Medication. Shelter. Heat. Food. The water. Transport.
Sometimes the things you need the most during a long-term disaster are often the hardest to get.
Yet, as a caregiver, preparing for the effects of such a disaster is crucial to ensuring that you and your loved one stay safe, healthy and comfortable no matter what.
For millions of Americans on prescription drugs, their next refill is just as vital as their next meal. But what do you do when medicine isn’t just a phone call or a click away? Here are two ways to “store” your prescription medications to prepare for disaster:
- First refills: The Academy of Managed Care Pharmacy allows pharmacists to refill uncontrolled medication seven days before a 30-day supply runs out and 21 days before a 90-day supply runs out. So if you refill these prescriptions at the beginning of each month, it will only take you six months to accumulate an additional six-week supply and one year to accumulate an additional three-month supply.
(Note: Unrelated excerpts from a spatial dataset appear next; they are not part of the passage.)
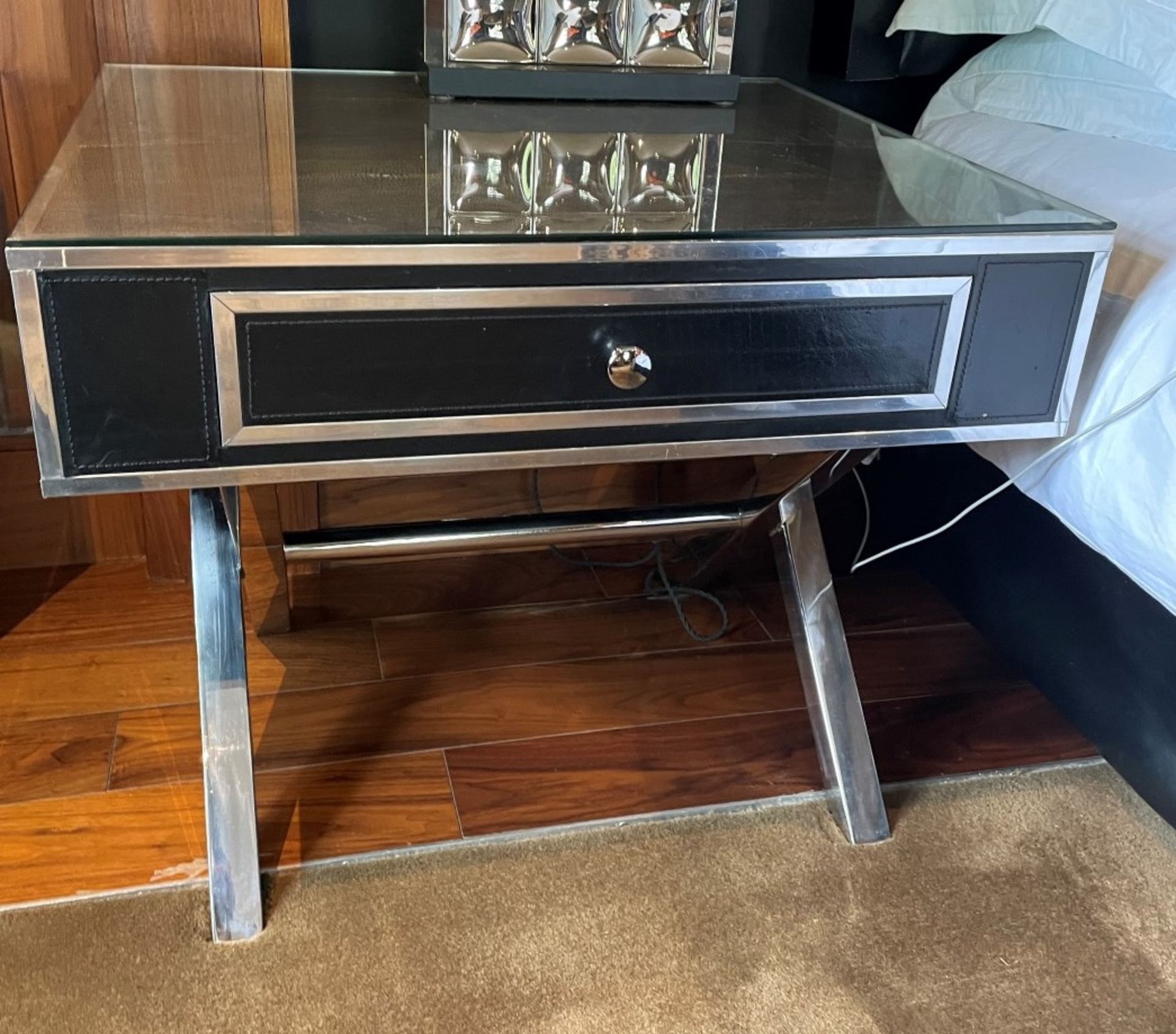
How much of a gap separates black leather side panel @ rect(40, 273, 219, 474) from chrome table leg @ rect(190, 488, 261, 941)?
0.18 metres

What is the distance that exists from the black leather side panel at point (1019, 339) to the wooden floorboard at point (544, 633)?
50 cm

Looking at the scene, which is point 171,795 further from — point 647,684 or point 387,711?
point 647,684

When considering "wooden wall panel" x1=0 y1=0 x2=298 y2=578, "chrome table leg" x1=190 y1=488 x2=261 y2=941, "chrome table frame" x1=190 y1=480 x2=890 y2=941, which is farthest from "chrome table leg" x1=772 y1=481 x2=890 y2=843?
"wooden wall panel" x1=0 y1=0 x2=298 y2=578

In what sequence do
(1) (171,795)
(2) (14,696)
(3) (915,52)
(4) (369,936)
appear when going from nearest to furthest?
(4) (369,936), (1) (171,795), (2) (14,696), (3) (915,52)

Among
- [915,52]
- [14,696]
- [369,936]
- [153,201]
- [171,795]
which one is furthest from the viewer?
[915,52]

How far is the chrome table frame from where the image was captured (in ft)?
2.90

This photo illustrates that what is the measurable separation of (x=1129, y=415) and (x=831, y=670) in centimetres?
33

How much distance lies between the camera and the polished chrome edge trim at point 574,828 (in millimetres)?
922

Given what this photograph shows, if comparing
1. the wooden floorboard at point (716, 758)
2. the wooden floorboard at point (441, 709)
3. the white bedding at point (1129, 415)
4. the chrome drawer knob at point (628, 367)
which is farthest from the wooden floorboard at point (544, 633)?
the chrome drawer knob at point (628, 367)

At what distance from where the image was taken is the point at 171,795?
3.35 ft

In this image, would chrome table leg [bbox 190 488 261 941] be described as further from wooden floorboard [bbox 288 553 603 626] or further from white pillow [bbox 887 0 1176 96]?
white pillow [bbox 887 0 1176 96]

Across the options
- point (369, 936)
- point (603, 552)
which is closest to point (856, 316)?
point (369, 936)

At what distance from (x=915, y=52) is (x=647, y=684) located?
70cm

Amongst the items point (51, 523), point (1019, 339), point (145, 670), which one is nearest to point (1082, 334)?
point (1019, 339)
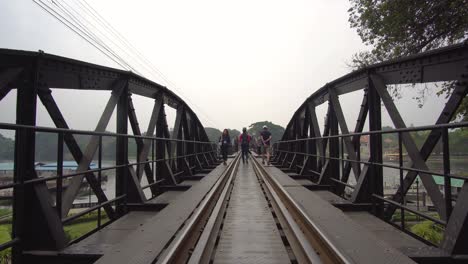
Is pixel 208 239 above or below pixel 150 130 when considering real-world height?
below

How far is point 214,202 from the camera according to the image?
675cm

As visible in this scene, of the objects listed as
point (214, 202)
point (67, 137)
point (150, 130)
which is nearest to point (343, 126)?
point (214, 202)

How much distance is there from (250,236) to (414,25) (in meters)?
11.4

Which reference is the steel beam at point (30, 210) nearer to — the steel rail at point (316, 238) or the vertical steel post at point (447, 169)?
the steel rail at point (316, 238)

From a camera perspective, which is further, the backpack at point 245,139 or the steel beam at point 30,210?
the backpack at point 245,139

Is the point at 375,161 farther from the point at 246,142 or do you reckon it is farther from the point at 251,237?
the point at 246,142

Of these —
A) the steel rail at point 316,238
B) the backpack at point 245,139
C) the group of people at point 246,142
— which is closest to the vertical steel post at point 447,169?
the steel rail at point 316,238

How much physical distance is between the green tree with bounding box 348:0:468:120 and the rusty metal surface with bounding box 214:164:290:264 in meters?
9.23

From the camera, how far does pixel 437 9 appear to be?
1170cm

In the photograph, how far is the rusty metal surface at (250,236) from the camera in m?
3.72

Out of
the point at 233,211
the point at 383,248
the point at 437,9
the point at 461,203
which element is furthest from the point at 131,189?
the point at 437,9

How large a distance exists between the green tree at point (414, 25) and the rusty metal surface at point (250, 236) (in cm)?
923

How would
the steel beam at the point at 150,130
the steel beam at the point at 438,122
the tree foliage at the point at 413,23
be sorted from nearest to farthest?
the steel beam at the point at 438,122 < the steel beam at the point at 150,130 < the tree foliage at the point at 413,23

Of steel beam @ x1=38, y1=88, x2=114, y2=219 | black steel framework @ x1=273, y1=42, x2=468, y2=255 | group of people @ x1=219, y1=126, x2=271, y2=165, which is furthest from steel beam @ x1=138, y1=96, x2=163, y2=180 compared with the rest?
group of people @ x1=219, y1=126, x2=271, y2=165
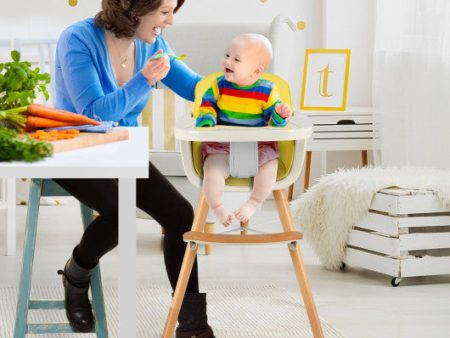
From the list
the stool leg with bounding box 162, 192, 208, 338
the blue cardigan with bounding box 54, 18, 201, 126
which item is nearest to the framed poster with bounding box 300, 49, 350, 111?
the blue cardigan with bounding box 54, 18, 201, 126

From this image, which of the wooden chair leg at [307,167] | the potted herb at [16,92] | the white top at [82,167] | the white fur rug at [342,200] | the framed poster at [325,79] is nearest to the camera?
the white top at [82,167]

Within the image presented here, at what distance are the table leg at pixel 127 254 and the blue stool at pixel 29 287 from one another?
69 cm

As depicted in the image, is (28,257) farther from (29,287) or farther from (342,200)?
(342,200)

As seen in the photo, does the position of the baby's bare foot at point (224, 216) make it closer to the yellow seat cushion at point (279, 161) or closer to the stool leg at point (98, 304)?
the yellow seat cushion at point (279, 161)

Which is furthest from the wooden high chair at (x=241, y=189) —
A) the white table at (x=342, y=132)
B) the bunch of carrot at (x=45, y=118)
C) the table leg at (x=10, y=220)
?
the white table at (x=342, y=132)

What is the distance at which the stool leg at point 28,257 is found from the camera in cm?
206

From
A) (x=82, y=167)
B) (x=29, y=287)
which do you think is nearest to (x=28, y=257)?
(x=29, y=287)

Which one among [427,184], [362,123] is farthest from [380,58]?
[427,184]

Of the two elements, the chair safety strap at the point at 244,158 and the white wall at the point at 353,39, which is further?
the white wall at the point at 353,39

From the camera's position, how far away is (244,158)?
6.75 ft

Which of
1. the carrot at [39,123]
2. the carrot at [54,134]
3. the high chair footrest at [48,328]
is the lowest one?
the high chair footrest at [48,328]

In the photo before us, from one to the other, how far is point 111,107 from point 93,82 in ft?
0.26

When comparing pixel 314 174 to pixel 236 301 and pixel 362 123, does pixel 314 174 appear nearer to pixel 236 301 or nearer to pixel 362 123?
pixel 362 123

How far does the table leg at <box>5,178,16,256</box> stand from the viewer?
365cm
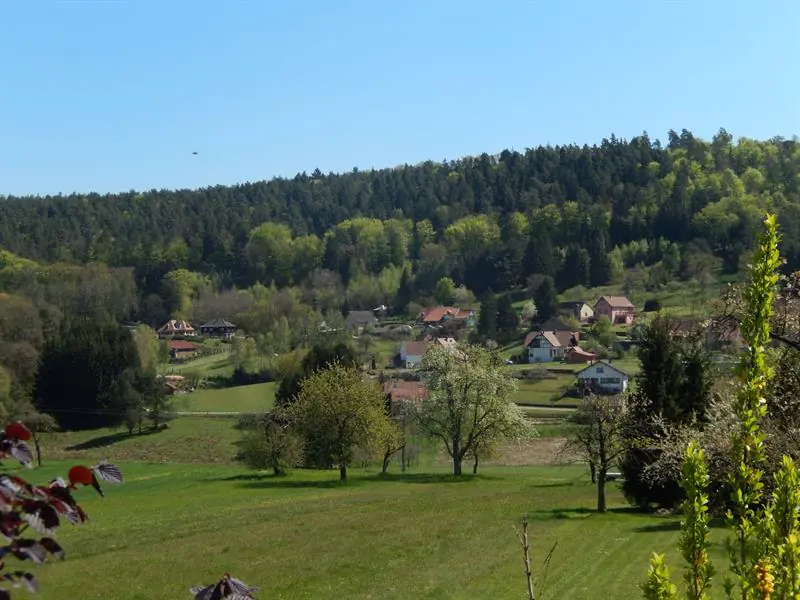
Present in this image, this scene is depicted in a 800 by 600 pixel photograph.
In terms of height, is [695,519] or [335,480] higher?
[695,519]

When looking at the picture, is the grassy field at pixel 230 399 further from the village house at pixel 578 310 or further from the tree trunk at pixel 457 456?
the village house at pixel 578 310

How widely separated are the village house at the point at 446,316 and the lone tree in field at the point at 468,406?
74.8m

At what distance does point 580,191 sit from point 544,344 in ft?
234

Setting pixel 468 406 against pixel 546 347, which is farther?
pixel 546 347

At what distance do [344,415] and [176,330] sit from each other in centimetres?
9443

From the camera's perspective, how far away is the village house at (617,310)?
115 meters

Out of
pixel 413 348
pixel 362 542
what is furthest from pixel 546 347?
pixel 362 542

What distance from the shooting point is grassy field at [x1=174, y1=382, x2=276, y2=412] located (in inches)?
3095

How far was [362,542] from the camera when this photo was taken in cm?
2686


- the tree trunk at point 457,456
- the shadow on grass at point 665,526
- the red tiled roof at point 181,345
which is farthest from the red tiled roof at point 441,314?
the shadow on grass at point 665,526

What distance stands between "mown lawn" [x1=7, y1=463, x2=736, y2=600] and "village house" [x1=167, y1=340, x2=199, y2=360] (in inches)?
2881

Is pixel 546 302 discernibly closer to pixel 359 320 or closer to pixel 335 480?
pixel 359 320

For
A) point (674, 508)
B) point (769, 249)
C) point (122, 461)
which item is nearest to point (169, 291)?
point (122, 461)

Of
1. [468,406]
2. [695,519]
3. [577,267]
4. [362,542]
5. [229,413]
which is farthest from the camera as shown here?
[577,267]
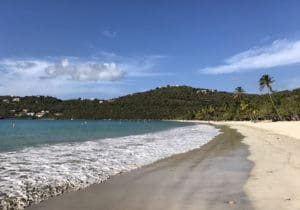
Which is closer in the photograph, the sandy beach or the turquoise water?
the sandy beach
However, check with your pharmacy and insurance, as sometimes restrictions apply.
- Pay for additional prescriptions: Another way to store drugs is to pay for additional prescriptions. Ask your provider to write out a backup prescription that can be used in an emergency. Your insurance plan may not pay for this, but discount drug programs may be a feasible and affordable option. Also, it’s worth trying to call your insurance company to inquire about coverage for an additional top-up; some health plans have an “emergency exception” for these renewals.
Shelter, warmth and light
Shelter, warmth and light are essential during a long-term emergency when you lose access to electricity, food or water. Take inventory of your home or that of your loved one to ensure you have access to some important items that will allow you to maintain shelter, heat and light during a long-term power outage. .
Portable Generator – A portable generator keeps essential appliances such as refrigerators, ovens and medical equipment running, as well as gadgets such as computers, telephones and televisions to provide emergency contact while you are on your own. squat.
Surge protector – During power outages, it is common for the power grid to flash, which means the voltage drops or rises during this time. A surge protector protects your appliances and electronics from the havoc this yo-yo effect can wreak.
Uninterruptible Power Supply – Think of an uninterruptible power supply (UPS) as a surge protection “generator” or surge protector with built-in battery backup. A good UPS can keep your computer running for a few minutes after a power outage, giving you valuable time to safely save your work and shut down your computer.
Power Bank – A good power bank can extend the life of a phone and sometimes a laptop (depending on the model), providing vital information or services in an emergency during an emergency. breakdown.
Other must-have items:
And don’t forget that an old-fashioned fire is still a reliable way to keep warm. These lighters and fire starters make starting a fire easy and safe. Don’t forget to include a fire extinguisher.
Disaster experts recommend a minimum collection of non-perishable food and water for an emergency survival kit: at least three days worth of food per person in the household and one gallon of bottled water per person per day for three days.
Preparing vehicles in advance
Have a plan in place if you need to evacuate and have your car ready to go before disaster strikes.
Start by putting an emergency kit in your car. This kit should include a standard tool kit, car jack, pin wrench, jumper cables and flashlight. Too, always include a cell phone charger that can plug into your car’s cigarette lighter somewhere in the car.
- Protect your important documents: Make sure you have critical documents protected in the event of a long-term disaster, such as a safe, external drive or in the cloud. Better yet, make copies and store them in a waterproof, portable container.
- Stock up on personal care and hygiene: Depending on your needs, you may also need to include items such as spare contacts, emergency spare glasses, contact lens solution, contact cases, and eye drops. Also, if you have young children, diapers, baby wipes and other childcare items are essential.
- Stock up on pet care: Stock up on at least a month’s supply of pet food and any pet medication.
- Entertainment: Stock up on books, board games, cards, art supplies, writing supplies, and other things to keep you and your companions busy.
Disaster preparedness is an ever-evolving front. Thus, new technologies, ideas and recommendations are continuously released, especially in light of recent current events. The FEMA app (Android/iOS) and American Red Cross app (Android/iOS) are easy ways to stay connected with the latest updates in your area.
Also, keep an eye out for sites like Ready.gov and the American Red Cross to make sure you and your loved one are ready for anything.